Rising to fame after appearing in Beetlejuice alongside Alec Baldwin, Michael Keaton and Geena Davis in the gothic 1988 comedy, Ryder captivated audiences with her impressionable rebellious personality. Her fame was consolidated later that same year when she also appeared in the sharp coming-of-age drama Heathers where she would become a flourishing cult actor alongside the 1980s sex symbol Christian Slater.
A cult classic with themes and attitudes years ahead of its time, Heathers is today recognised as one of the finest films to ever discuss the farce of the high school experience. Speaking to Interview Magazine about her time on the film, Winona Ryder stated: “When I read the script I understood that it was showing what society does to teenagers, and how it patronises them”. Highlighting the script of screenwriter Daniel Waters as one of her favourite aspects of the film, she adds: “It’s still a script I read a lot, and it’s still a movie I watch a lot. My character, Veronica—she’s my idol”.

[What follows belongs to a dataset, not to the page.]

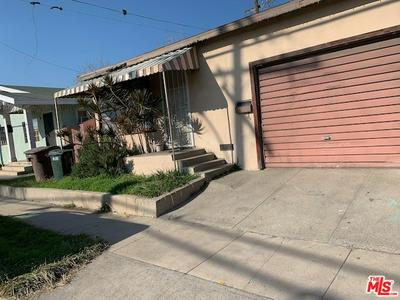 10727 AMADOR ST, EL MONTE, CA 91731 - Photo 2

Having established her image and personality in the mainstream of Hollywood, Ryder looked towards bigger and more prestigious projects, notably the Tim Burton film Edward Scissorhands in 1990 and Francis Ford Coppola’s Bram Stoker’s Dracula in 1992. Arguably, however, neither of these films compared to the status of being cast in The Age of Innocence, the latest film from Martin Scorsese who had only recently completed cult favourites, Goodfellas and Cape Fear.
Released in 1993, Winona was cast in a supporting role alongside Daniel Day-Lewis and Michelle Pfeiffer in the costume drama that followed a young lawyer who falls in love with a woman separated from her husband. Helmed by Scorsese, the film was adapted from Edith Wharton’s novel of the same name and was co-written by Jay Cocks and the esteemed director himself.
With fond memories of her time in the film, Winona recalled her great love for Martin Scorsese in a revealing speech at the director’s award for lifetime achievement from the American Film Institute (AFI). Among many other speakers at the event, Ryder took to the floor to state, “There’s no other filmmaker in the world that talks so extensively about other filmmakers than you…you always leave out one person and it’s really starting to aggravate me, because I think he is the best director in the world and I think that if you weren’t Martin Scorsese you’d really love Martin Scorsese”.
Joking that she would lend some LaserDiscs of the director’s own work to Scorsese, Ryder reiterates her view, adding: “I really think you’re the best director in the world, you gave me the most incredible experience of my life and I will cherish it forever and you’ve inspired us all so much”.
Despite the success of Heathers, Beetlejuice and even the Netflix series Stranger Things, Winona Ryder still clings to her “incredible” life experience of working with one of the greatest directors of all time. Who could blame her?